Ну конечно же, они были поддельные. Всегда элегантный и вроде бы непринужденный, Пьер вел двойную или тройную жизнь, причем одна от другой были отделены непроницаемой перегородкой. Направляясь в свой клуб, он захватил с собой фальшивые документы, которые могли пригодиться ему вечером. Лейтенант посмотрел на них, пожал плечами и вернул Пьеру. Тот как бы в благодарность, в тон немцу, но вместе с тем стараясь не переигрывать, процитировал сквозь зубы строки из Гёте:

«Unsterbliche heben verlorene Kinder

Mit feurigen Armen zum Himmel empor…»

[4]

— Вы говорите по-немецки? — спросил лейтенант.

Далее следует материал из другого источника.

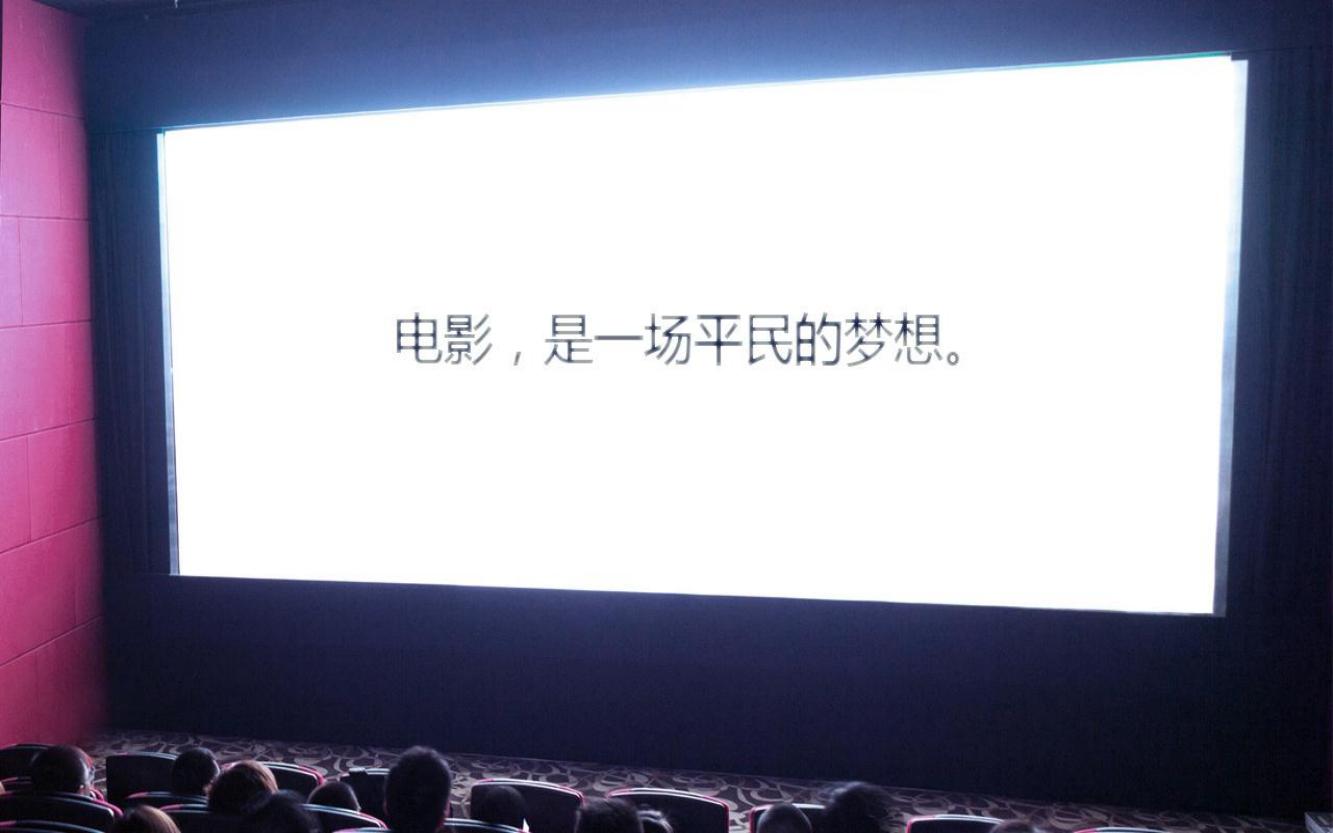 万达电影院的产品品牌策略,万达电影的营销方案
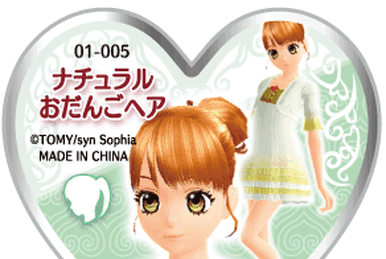 rainbow☆プロフ必読❤️ページ ZUN - ZUN's Music Collection Vol.9.5 / 虹色の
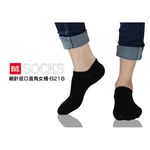 【BVD】細針低口直角女襪<黑>B218 短襪 低口襪 襪子, , large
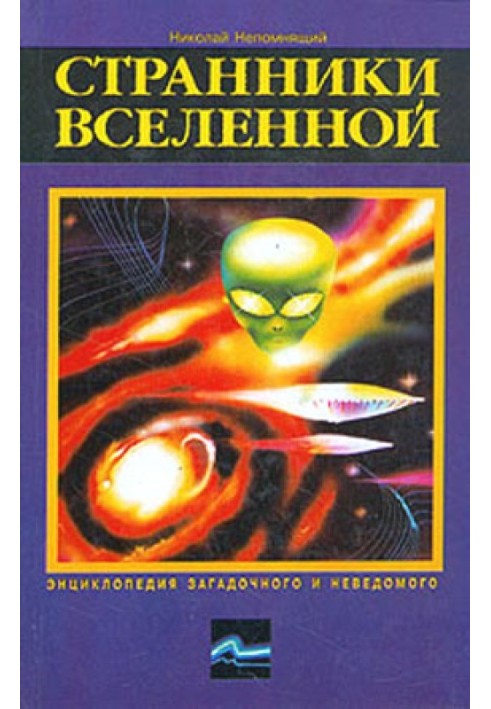 Книга Мандрівники Всесвіту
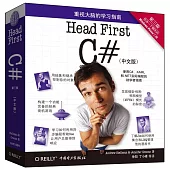 Head First PMP(中文版)(第3版)
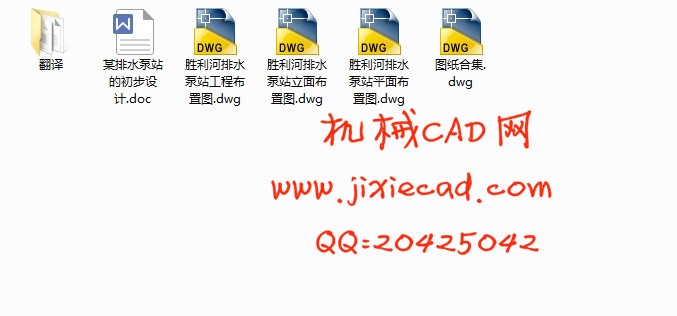 某排水泵站的初步设计【胜利河排水泵站】【说明书+CAD】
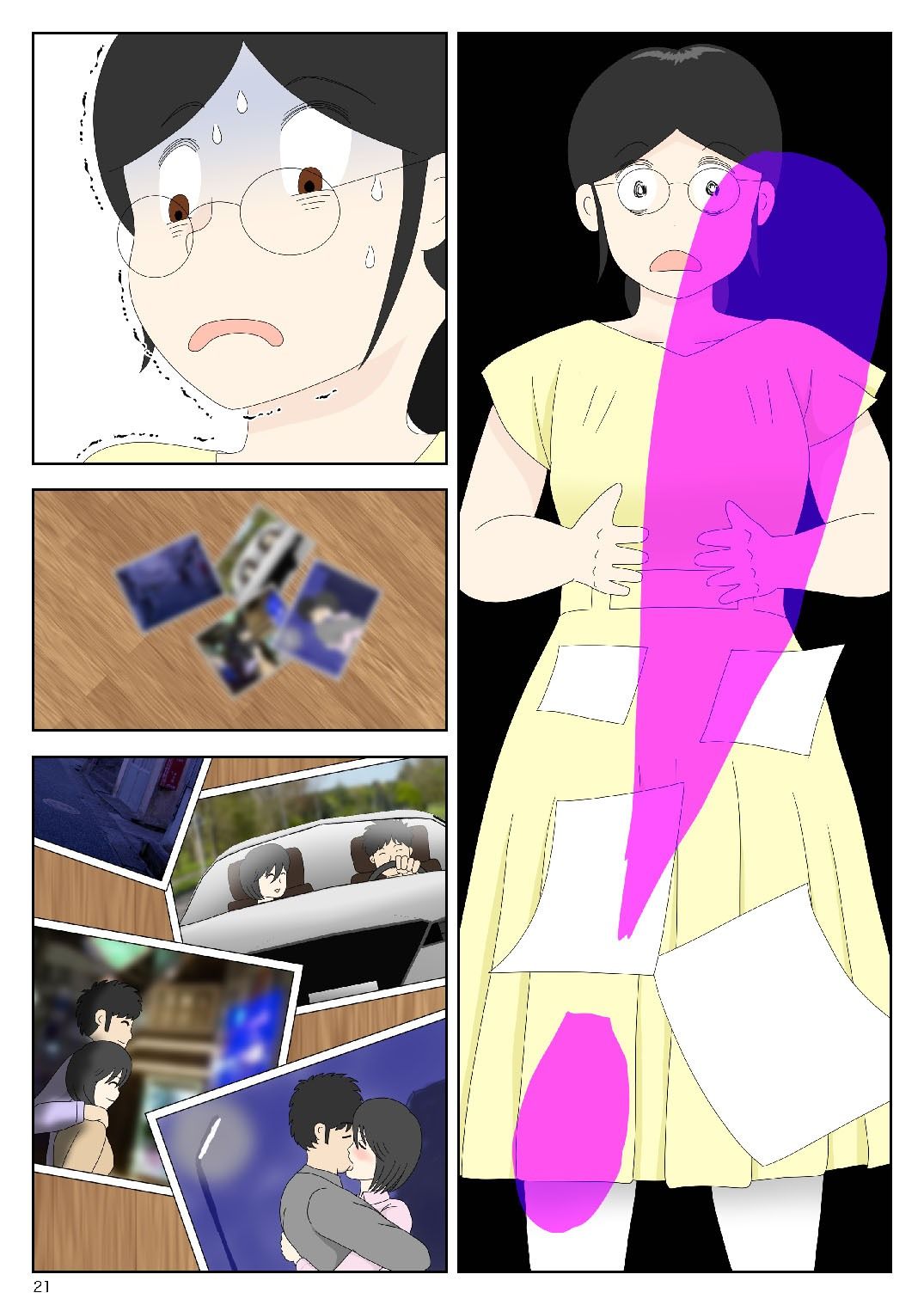 サンプル画像3:オナネタ母さん〈別世界線7〉暴露そして破滅(水洗いの会) [d_547301]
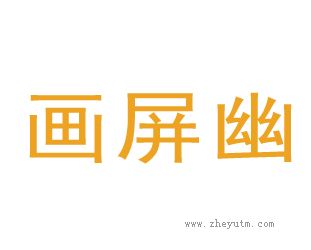 画屏幽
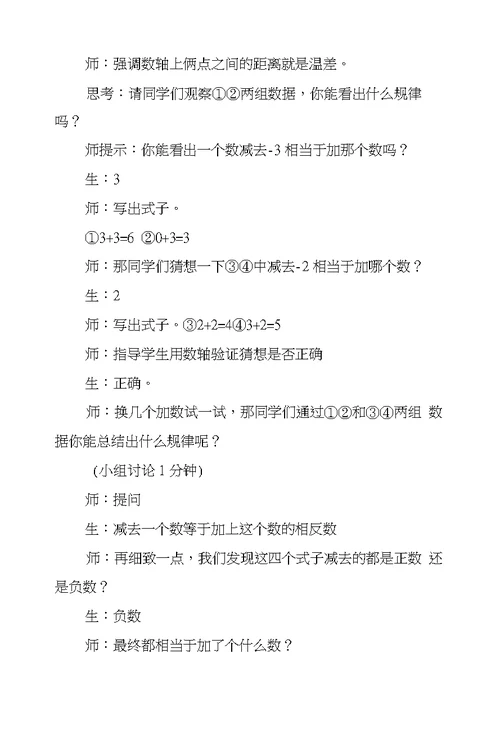 有理数的减法说课讲稿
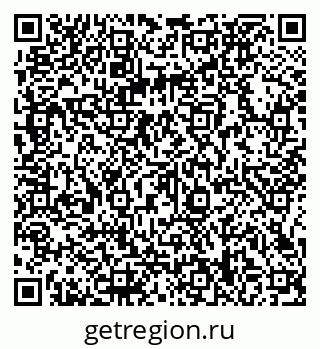 79066138483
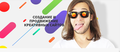 Вебмастер (webmaster)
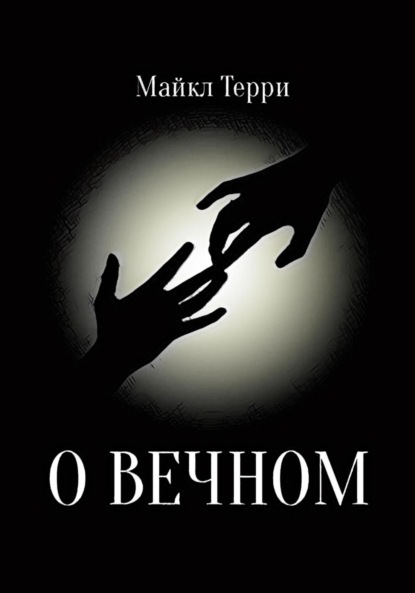 Скачать книгу О вечном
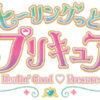 Healin' good precure torna il 28 giugno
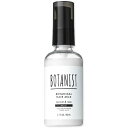 【まとめ買いがお得! 最大3000円OFFクーポン】☆ BOTANIST ボタニスト ボタニカルヘアミルク モイスト 洗い流さないヘアトリートメント 80ml 送料無料 更に割引クーポン あす楽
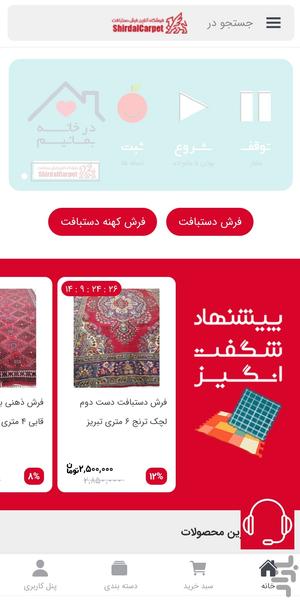 فرش شیردال - عکس برنامه موبایلی اندروید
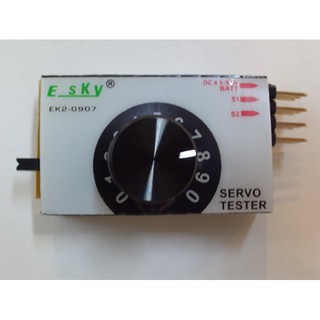 ที่ เทสเซอร์โว E-Sky Servo Adjuster / Tester EK2-0907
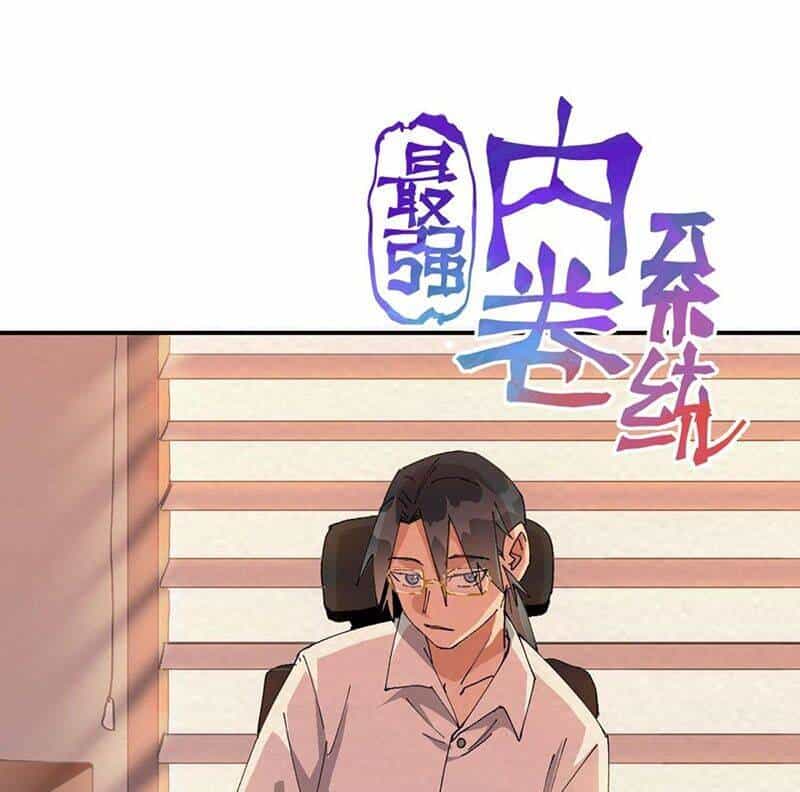 Tối Cường Võ Hồn Hệ Thống - Chương 255 - ảnh 22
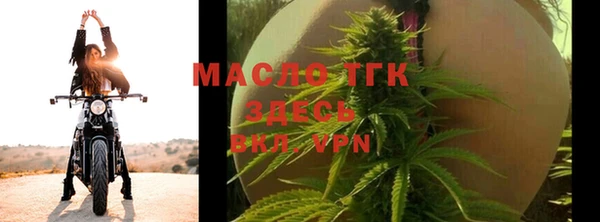 гашик Абинск
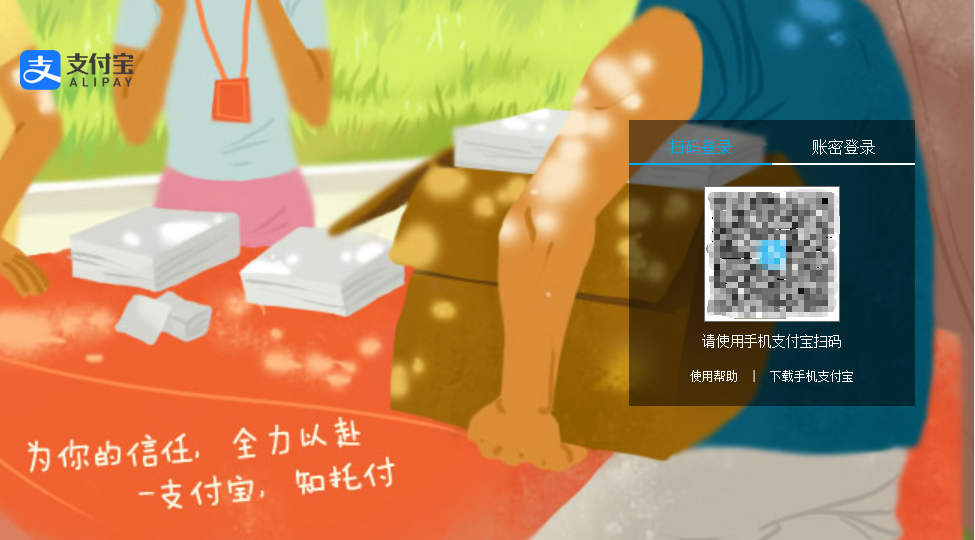 说明: 图片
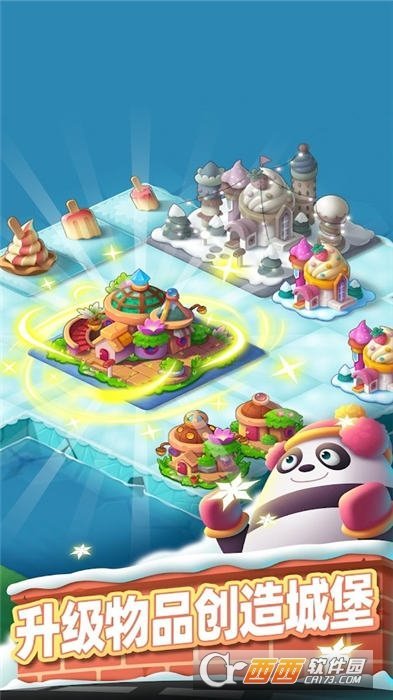 动物城合并手游正式版v1.0.3下载图1:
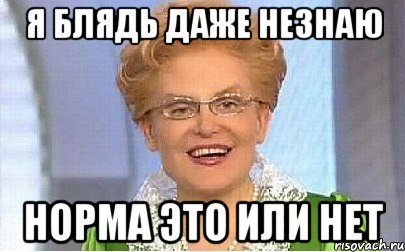 Я хочу
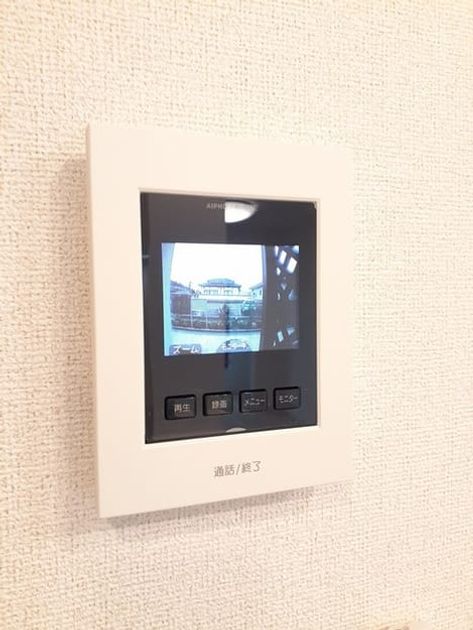 Naikan10 20240229000000 945x630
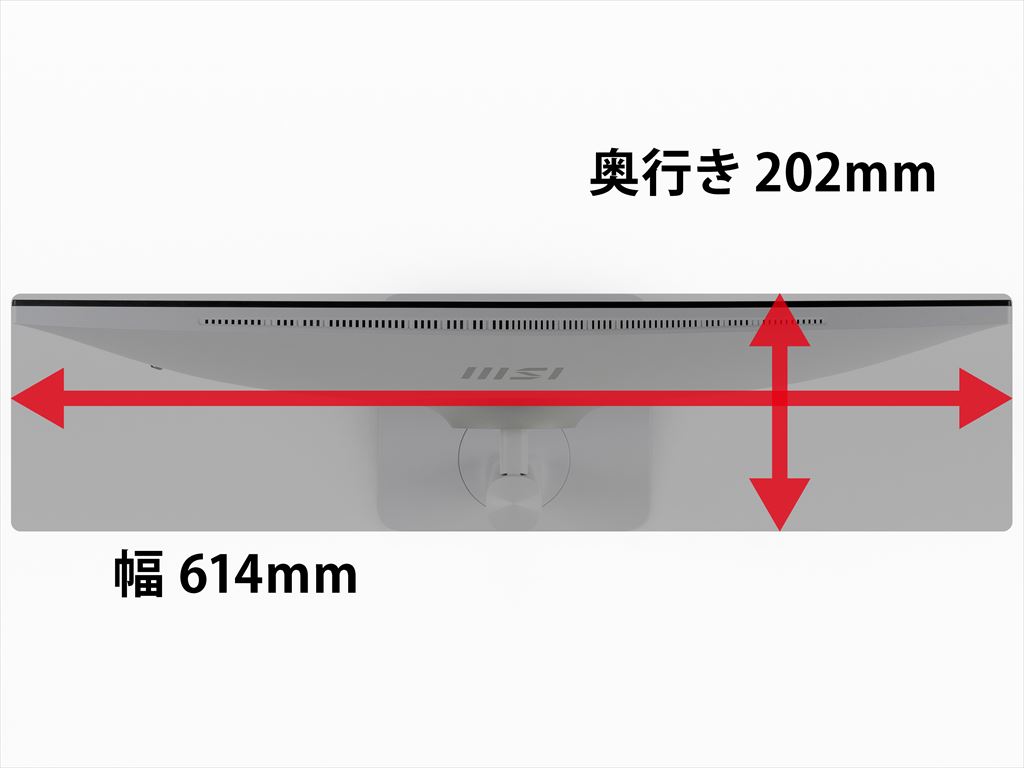 MSI_MD272UPSW_28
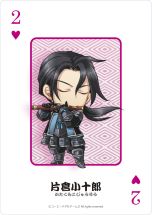 画像ギャラリー No.009のサムネイル画像 / 「戦国無双3 Z Special」，衣装セットを配信。「みにきゃら」グッズの発売も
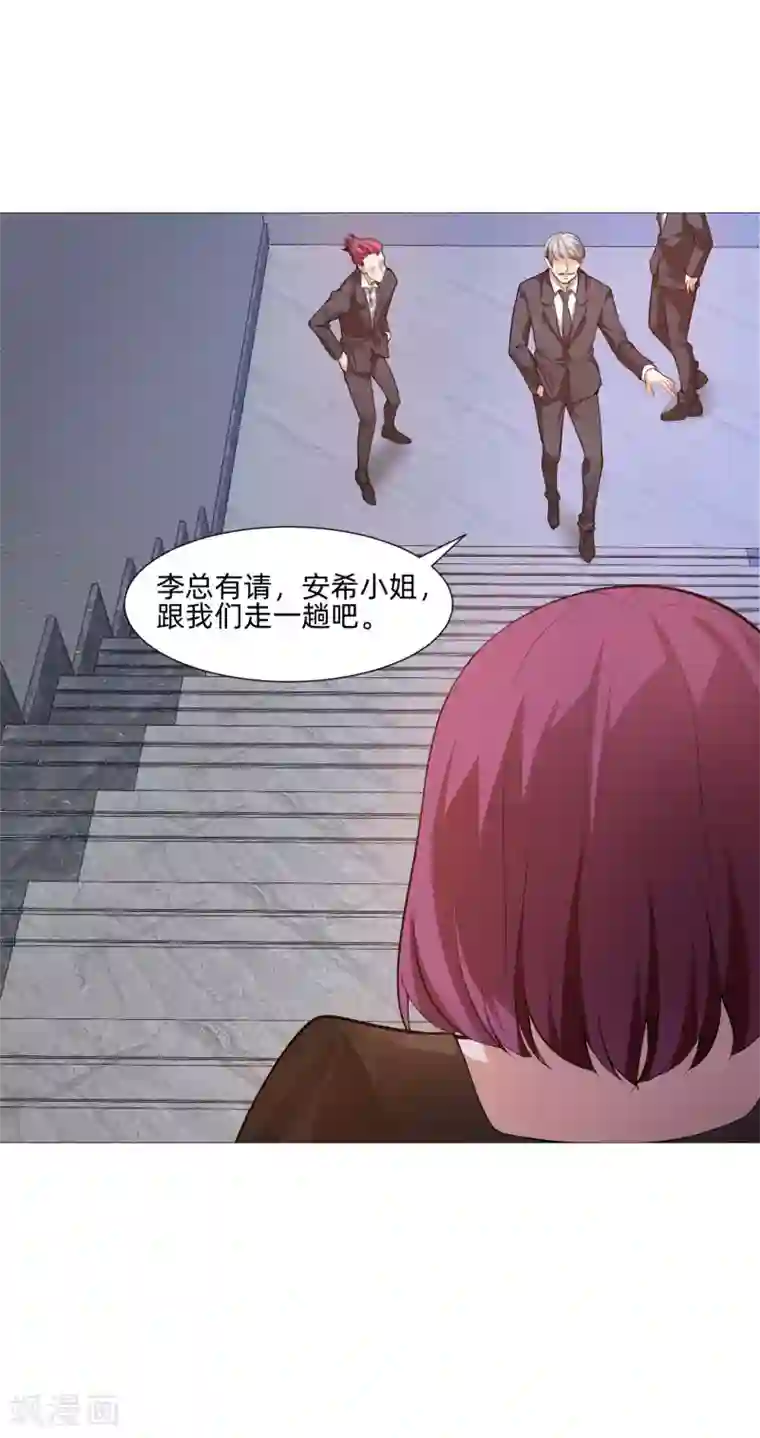 明星是血族第141话 塑料姐妹花？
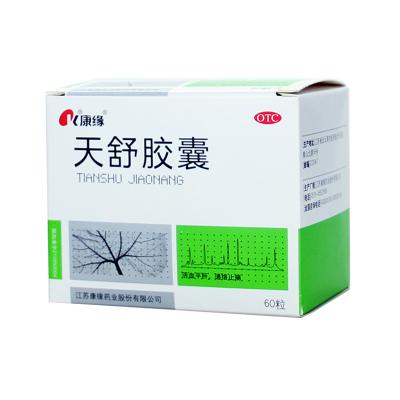 天舒胶囊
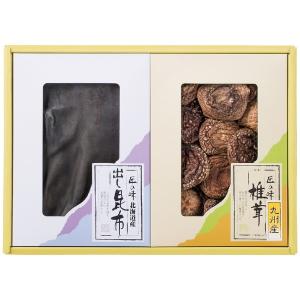 寿力物産 椎茸 昆布 詰合せ SPK-25｜flppr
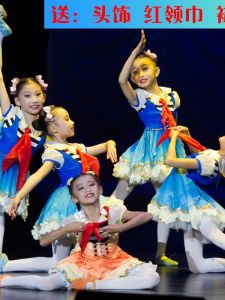 Đầm Biểu Diễn Khiêu Vũ Cho Trẻ Em Đầm Xòe Màu Đỏ Khăn Choàng Trẻ Em Trang Phục Hợp Xướng Cho Học Sinh Trung Học Đầm Xòe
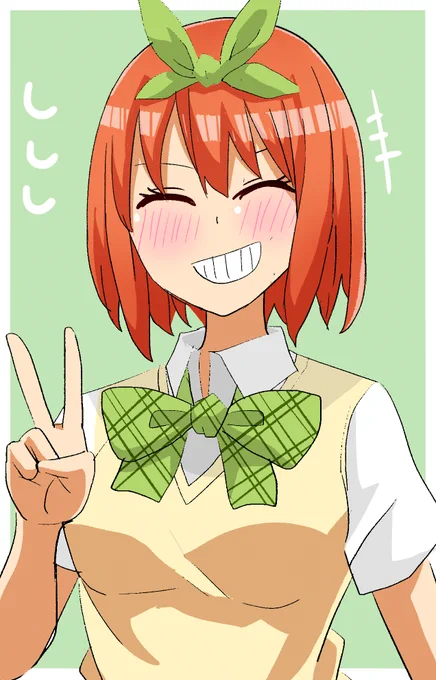 四葉のこの顔好き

— Говорил, — ответил Пьер. — Возможно, когда-нибудь опять буду говорить.

На мосту Сольферино, ныне разрушенном, — так исчезают города, привычки, уходит время: я вспоминаю, что когда-то пожилые люди, бывавшие во дворце Сен-Клу или обедавшие в «золотом доме», откуда Одетта писала письма Свану, представлялись мне пришельцами из другого мира, — Пьер чуть было не споткнулся о трупы двух людей, лежавших, раскинув руки, поперек мостовой. И он подумал, что его жизнь тоже могла оборваться вот здесь жарким летним днем в середине века на выходе из сада Тюильри. Как было бы обидно! Еще столько хотелось бы сделать. Вечером он участвовал в одном из тех совещаний, где решалась судьба послевоенной печати. Там были Жорж Бидо, с его металлическим голосом, выговаривающим довольно замысловатые формулировки, Александр Пароди, умница Пьер Лазарефф, в подтяжках и с очками на лбу, Пьер Бриссон, с зеленым карандашом в руке, Робер Сальмон, Альбер Камю, Юбер Бёв-Мери и еще несколько человек, чьи имена Пьер тогда еще едва-едва знал, хотя вскоре о них должны были заговорить буквально все. Еще только рождались «Франс-Суар», новые «Фигаро», «Монд», заменившие «Тан», «Либерасьон», «Комба», «Паризьен либере». По забавному и противоречивому стечению обстоятельств Пьер оказался замешан в новом распределении имущества, в передаче средств производства, во всяком случае интеллектуальных, почти в революции, которую ее противники стали потом называть ограблением. После многих и давних поворотов в истории — начиная с дела Дрейфуса и герцогини д’Юзес, после отказа семьи от современного мира, после сближения с семьей Реми-Мишо, примирившей нас с последним, после Мазурских озер, подаривших нам Урсулу, после консула в Гамбурге, одолжившего нам Миретту, далее через творчество художников-абстракционистов и негров-джазменов с улицы Варенн, через Уолл-стрит и войну в Испании, через кризис 1929 года и расцвет компартии, не без помощи уроков господина Конта, не без помощи моряка со Скироса и проститутки с Капри — Пьер, Клод и Филипп пришвартовали нашу семью к берегам современности.